Presidenta Dilma Rousseff assiste ao desfile cívico-militar de 7 de setembro acompanhada do neto Gabriel, e da filha, Paula, na Esplanada dos Ministérios
Dilma Rousseff era um mistério, inclusive para muitos dos que votaram nela para presidente do Brasil há um ano. A maioria pensava que fosse uma criação de seu antecessor, o grande Luiz Inácio Lula da Silva, e que sua imagem, pouco sentimental e nada sorridente, ocultava uma simples administradora que teria de pedir ajuda para se manter no poder. Passaram só dez meses desde que tomou posse, e Dilma, como é conhecida popularmente, conseguiu algo que parecia impossível: sem mudar seu estilo sério e nada complacente, desfruta de 71% de popularidade e ninguém, dentro ou fora, tem a menor dúvida sobre quem manda no Brasil.
A presidente não edulcorou sua imagem nem sua maneira de trabalhar, diante dos que lhe diziam que a sociedade brasileira valorizava sobretudo o carisma e a proximidade de seus líderes. Dilma continua tendo fama de gênio forte, de exigir um trabalho extenuante de seus colaboradores, de calá-los com um olhar e de gostar muito pouco das fotos em família. Entretanto, a biografia de Dilma Rousseff, que completará 64 anos em dezembro, sempre oferece surpresas. Por exemplo, levou sua mãe, a "verdadeira Dilma", como chama a si mesma, uma mulher de 86 anos, e a irmã dela, a tia Arilda, de outros tantos, para morar com ela na residência oficial do Planalto, como faria qualquer uma das milhões de mulheres que cuidam de seus parentes mais velhos, tenham ou não irmãos e tenham ou não muito trabalho.

◆ DADOS FORNECIDOS
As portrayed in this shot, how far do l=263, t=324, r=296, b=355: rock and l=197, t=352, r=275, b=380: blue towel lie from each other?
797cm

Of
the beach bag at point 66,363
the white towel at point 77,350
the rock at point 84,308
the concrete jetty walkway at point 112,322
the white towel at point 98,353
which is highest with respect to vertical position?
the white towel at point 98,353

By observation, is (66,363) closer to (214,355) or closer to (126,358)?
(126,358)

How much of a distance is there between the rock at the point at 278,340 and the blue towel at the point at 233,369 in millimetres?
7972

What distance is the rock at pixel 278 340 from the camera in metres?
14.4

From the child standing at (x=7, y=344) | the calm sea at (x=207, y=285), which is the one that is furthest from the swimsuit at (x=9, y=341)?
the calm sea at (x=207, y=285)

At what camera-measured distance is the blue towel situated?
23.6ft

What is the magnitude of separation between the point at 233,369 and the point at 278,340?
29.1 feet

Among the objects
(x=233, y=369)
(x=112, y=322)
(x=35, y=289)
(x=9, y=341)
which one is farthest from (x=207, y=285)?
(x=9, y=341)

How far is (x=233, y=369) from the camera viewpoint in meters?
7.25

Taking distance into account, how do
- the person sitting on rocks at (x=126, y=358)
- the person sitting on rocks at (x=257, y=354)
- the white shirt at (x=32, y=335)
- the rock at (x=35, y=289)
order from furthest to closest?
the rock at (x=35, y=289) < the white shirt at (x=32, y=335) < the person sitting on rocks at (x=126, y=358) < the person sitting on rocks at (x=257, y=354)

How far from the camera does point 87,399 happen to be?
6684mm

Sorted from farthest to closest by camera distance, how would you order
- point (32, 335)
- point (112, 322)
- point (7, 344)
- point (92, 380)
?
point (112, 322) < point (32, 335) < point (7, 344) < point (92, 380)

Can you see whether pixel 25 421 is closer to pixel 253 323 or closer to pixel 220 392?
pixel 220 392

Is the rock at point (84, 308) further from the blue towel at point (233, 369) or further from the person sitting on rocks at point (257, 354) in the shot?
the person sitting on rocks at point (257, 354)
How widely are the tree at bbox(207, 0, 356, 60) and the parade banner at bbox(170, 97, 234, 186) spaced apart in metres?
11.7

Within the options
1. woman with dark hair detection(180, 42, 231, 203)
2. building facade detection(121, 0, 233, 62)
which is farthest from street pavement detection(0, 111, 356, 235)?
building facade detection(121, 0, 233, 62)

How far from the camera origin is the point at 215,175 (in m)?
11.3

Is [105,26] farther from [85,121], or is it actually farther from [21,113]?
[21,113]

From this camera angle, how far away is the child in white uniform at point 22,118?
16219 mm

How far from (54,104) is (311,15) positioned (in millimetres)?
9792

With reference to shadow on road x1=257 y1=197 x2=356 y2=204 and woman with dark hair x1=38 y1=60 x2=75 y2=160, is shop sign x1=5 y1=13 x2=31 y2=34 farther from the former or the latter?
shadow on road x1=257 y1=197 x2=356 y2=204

◆ TRABALHO A FAZER
[1] Extraia da listagem, copiando as linhas sem nenhuma alteração, a parte que começa na linha que contém "How far from the camera origin" e segue até o fim da listagem, incluindo essas duas extremidades.
[2] Dê continuidade ao texto sobre Dilma Rousseff a partir do ponto em que ele termina.

◆ RESULTADOS POR TAREFA
[1]
How far from the camera origin is the point at 215,175 (in m)?
11.3

Is [105,26] farther from [85,121], or is it actually farther from [21,113]?
[21,113]

From this camera angle, how far away is the child in white uniform at point 22,118?
16219 mm

How far from (54,104) is (311,15) positioned (in millimetres)?
9792

With reference to shadow on road x1=257 y1=197 x2=356 y2=204 and woman with dark hair x1=38 y1=60 x2=75 y2=160, is shop sign x1=5 y1=13 x2=31 y2=34 farther from the former or the latter?
shadow on road x1=257 y1=197 x2=356 y2=204

[2]
A presidente brasileira chega habitualmente a seu gabinete às 9h15 e sai depois das 21h, mas nos fins de semana, sempre que pode, vai a Porto Alegre ver sua única filha, Paula, e seu único neto, Gabriel. Esse simpático loirinho de 10 meses apareceu junto com a avó no último 7 de setembro, durante desfile do Dia da Independência, que ela presidia pela primeira vez, mas só estão disponíveis algumas poucas fotos de agência. Em muitas ocasiões, Dilma se encontra em Porto Alegre com o pai de Paula, seu segundo marido, o grande amor de sua vida, o qual pôs na rua no dia em que descobriu que esperava um filho com outra mulher, mas com o qual, com o passar dos anos, voltou a retomar uma boa amizade.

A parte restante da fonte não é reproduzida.